Nein, sie ahnten es nicht. Und doch geschah es. Und es geschah nicht zufällig, denn in ihrem Fanatismus, in ihrem Hass, in ihrem Avantgardebewusstsein, in ihrem Ehrgeiz, in ihrer Missgunst steckte der Schatten, der sich löste, den sie als Verheißung bejubelten, mit dem sie die Nicht-Überzeugten totschlugen, bis sie erschrocken erkennen mussten:
Schritt 3
Nicht das Verheißene, sondern das Gegenteil des Verheißenen wurde real, es machte sich selbständig, ergriff eine Fahne und verlangte Weltherrschaft.
Welche Fahne ist es, die der Schatten ergreift, der sich gerade gewaltig aufbläst und uns alle zu unterwerfen droht?
- Manche sagen: Es sind die „Nazis“! Sie ergreifen die Gelegenheit, benutzen Naive, Unwissende, Gutgläubige, um wieder Macht zu gewinnen.
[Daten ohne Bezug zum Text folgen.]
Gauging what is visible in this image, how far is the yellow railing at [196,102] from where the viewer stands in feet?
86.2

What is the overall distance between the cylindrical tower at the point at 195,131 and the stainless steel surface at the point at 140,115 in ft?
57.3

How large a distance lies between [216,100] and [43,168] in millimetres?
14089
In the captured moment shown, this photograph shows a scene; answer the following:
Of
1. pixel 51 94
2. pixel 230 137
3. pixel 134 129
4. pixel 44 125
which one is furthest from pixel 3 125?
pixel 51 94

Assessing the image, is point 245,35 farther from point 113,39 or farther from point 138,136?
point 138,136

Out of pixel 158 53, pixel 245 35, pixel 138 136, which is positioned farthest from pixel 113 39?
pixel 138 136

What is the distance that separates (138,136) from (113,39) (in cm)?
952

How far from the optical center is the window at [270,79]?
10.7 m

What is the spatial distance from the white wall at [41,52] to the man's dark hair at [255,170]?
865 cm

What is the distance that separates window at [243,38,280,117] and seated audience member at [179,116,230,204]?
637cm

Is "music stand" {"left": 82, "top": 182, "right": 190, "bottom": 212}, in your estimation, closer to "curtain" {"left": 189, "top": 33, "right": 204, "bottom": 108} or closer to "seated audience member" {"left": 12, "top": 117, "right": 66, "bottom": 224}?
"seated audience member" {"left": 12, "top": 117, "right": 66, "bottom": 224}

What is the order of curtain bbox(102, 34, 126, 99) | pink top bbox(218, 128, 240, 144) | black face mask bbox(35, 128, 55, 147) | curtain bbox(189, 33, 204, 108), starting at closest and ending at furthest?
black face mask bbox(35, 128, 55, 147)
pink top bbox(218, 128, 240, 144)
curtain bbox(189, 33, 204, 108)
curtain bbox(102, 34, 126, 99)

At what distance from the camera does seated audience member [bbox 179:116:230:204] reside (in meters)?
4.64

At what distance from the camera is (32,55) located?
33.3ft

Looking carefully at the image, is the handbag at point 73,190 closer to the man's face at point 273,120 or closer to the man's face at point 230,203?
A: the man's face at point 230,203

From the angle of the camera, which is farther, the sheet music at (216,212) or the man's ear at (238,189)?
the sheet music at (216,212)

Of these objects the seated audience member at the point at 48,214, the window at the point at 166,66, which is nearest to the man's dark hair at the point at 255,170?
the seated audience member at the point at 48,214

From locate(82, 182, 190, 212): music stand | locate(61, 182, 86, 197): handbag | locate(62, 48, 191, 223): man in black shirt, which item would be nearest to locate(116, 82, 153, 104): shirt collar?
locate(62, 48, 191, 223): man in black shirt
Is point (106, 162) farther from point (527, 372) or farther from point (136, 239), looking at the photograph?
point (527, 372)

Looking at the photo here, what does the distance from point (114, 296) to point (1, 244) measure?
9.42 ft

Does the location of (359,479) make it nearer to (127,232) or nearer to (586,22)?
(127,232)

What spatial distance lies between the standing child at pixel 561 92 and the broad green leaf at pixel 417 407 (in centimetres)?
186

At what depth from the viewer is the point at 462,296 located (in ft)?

- Manche sagen: Es sind die regierenden „Eliten“. Sie nutzen die Besorgnis der Menschen, ihre Gutgläubigkeit, ihre Bereitschaft Opfer zu bringen, ergreifen das Banner der Gesundheitshoffnungen und schwenken es gewaltig.
- Manche sagen: Es sind die „Gewaltigen dieser Erde“, die die Bequemlichkeit, die Selbstbezogenheit, den Egoismus der meisten ausnutzen, um den großen Umbau zu bewerkstelligen, der am Ende nur eine abhängige Herde armseliger Überlebender zurücklässt. Sie schwenken die Fahne des Versprechens, dass es DICH nicht treffen wird, sondern nur die andern.
- Manche sagen, es sei „das Böse schlechthin“, das in jedem Menschen lebt und das nun hervortritt, sich zum riesigen kollektiven Schatten zusammenballt, Gestalt annimmt und sich anschickt, Herrscher der Welt zu werden.
Worauf es ankommt: sich des eigenen Schattens bewusst zu bleiben, ihn unter Kontrolle zu halten, ihn zu integrieren. Nur so lässt sich verhindern, dass er sich verselbständigt und einer Formation von Millionen Schatten anschließt, die dich erschrecken wird.
Ein Indianerhäuptling erzählte seinem Sohn folgende Geschichte. „Mein Sohn, in jedem von uns tobt ein Kampf zwischen zwei Wölfen. Der eine Wolf ist böse. Er kämpft mit Ärger, Neid, Eifersucht, Angst, Sorgen, Gier, Arroganz, Selbstmitleid, Lügen, Überheblichkeit, Egoismus und Missgunst. Der andere Wolf ist gut. Er kämpft mit Liebe, Freude, Frieden, Hoffnung, Gelassenheit, Güte, Mitgefühl, Großzügigkeit, Dankbarkeit, Vertrauen und Wahrheit.“
Der Sohn fragt: „Und welcher der beiden Wölfe gewinnt den Kampf?“ Der Häuptling antwortet ihm: „Der, den du fütterst.“
Das erleben wir zur Zeit. Wir müssen diesem Wolf die Nahrung nehmen.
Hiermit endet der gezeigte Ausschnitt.